There are days when I know what I need to be doing in the garden and I just get out there and get on with it. There are other days when I faff about to no great result. Then there are the days when I do not have a plan but the garden directs me to what I need to do. This Sunday was such a day.
It was a mildish Sunday, not too cold and thankfully drier than the day before. I did my usual wander around the garden to inspect what was going on and my eyes fell on the weeds in the veg borders. Well, as you can see, there were plenty to see. As said before I work on a principle of one weed removed now is worth 100, nay 1000 seedlings in the spring; so the decision was made, the veg borders would be weeded.
The soil is quite friable at the moment, especially in the veg borders as they are raised and have had lots of compost and manure put into them over the years. This makes weeding quite easy and yet I still find it hard to motivate to weed them routinely. I have been better this year (I know the photo says otherwise) and actually this has meant less of a struggle when it needs doing and then I am more likely to do it and so the circle turns.

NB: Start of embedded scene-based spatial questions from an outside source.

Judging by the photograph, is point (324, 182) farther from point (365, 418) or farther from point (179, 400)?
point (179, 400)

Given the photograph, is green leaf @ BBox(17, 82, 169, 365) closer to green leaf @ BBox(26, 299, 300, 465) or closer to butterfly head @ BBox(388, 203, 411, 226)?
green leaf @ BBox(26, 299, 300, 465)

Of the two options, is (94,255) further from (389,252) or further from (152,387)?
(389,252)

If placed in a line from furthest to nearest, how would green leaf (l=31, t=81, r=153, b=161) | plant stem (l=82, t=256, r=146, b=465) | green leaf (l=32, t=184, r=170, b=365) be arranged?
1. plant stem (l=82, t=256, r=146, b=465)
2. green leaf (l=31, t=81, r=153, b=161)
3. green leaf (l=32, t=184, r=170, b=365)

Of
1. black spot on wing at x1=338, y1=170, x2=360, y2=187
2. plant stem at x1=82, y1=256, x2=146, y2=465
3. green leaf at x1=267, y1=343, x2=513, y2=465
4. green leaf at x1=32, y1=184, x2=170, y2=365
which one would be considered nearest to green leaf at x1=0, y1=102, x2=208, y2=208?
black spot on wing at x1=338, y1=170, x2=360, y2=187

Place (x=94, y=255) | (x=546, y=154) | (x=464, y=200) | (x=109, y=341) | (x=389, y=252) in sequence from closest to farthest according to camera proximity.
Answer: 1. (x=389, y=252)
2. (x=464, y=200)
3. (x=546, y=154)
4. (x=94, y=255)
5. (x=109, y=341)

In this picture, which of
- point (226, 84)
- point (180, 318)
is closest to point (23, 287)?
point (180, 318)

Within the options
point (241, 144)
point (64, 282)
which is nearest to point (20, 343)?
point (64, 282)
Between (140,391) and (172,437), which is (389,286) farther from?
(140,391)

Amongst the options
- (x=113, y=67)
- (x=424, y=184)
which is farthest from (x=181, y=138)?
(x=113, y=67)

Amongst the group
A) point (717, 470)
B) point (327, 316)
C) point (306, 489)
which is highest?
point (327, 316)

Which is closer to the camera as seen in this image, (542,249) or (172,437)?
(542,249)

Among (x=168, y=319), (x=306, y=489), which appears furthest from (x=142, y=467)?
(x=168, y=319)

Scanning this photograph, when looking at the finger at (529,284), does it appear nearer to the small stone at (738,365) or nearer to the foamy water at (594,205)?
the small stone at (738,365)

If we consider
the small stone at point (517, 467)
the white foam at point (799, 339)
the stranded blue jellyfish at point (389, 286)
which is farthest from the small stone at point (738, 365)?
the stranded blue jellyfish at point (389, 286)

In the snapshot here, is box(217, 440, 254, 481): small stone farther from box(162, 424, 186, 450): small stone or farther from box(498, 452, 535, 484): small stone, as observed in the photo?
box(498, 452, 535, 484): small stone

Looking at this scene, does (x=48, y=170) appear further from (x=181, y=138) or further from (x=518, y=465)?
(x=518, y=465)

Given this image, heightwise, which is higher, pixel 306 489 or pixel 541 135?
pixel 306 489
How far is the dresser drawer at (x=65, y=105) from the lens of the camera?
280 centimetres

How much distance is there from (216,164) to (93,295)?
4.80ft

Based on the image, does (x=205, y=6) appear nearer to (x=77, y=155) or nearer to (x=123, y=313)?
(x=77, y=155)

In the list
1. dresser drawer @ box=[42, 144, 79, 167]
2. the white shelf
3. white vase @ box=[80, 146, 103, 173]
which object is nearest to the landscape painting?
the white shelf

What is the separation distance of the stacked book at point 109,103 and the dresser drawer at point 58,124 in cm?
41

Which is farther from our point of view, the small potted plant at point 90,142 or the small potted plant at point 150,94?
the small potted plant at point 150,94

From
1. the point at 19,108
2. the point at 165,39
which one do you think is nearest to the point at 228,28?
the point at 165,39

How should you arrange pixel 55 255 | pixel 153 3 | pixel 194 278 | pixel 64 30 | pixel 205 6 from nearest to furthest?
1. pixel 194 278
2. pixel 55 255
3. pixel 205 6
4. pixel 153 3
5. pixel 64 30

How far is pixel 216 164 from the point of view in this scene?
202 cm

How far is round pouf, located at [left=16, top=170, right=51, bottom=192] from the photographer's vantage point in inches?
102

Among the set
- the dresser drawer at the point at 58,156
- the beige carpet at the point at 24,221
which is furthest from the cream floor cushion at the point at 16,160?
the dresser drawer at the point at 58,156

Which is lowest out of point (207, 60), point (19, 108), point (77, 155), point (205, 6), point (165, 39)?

I then moved into the front garden.
Oh calamity! It really is in quite a state. I patiently worked my way along the gravel base that the Knot Garden is set into. Each weed removed made it look a little better. I kept going and after an hour or so it was much improved. Not perfect, it is never perfect and you do not get a before and after picture because that is not the point. This is not about 'gosh what a hero she did some weeding'.
The point is that I lost myself in the task. My brain relaxed and settled into the routine of dig out the weed, put the weed in the trug, dig out the weed, put the weed in the trug, shuffle forward a little, dig out the weed and so on. The day was quiet and there was only the sound of the garden and me. Birds sang and cats whispered past me. In this quiet if I stopped and thought I would hear the nearby roads, but I had to think about it to do that and I chose not to. I liked the particular quiet I could hear around me, the quiet of myself being at peace in the garden and with the garden. It was good.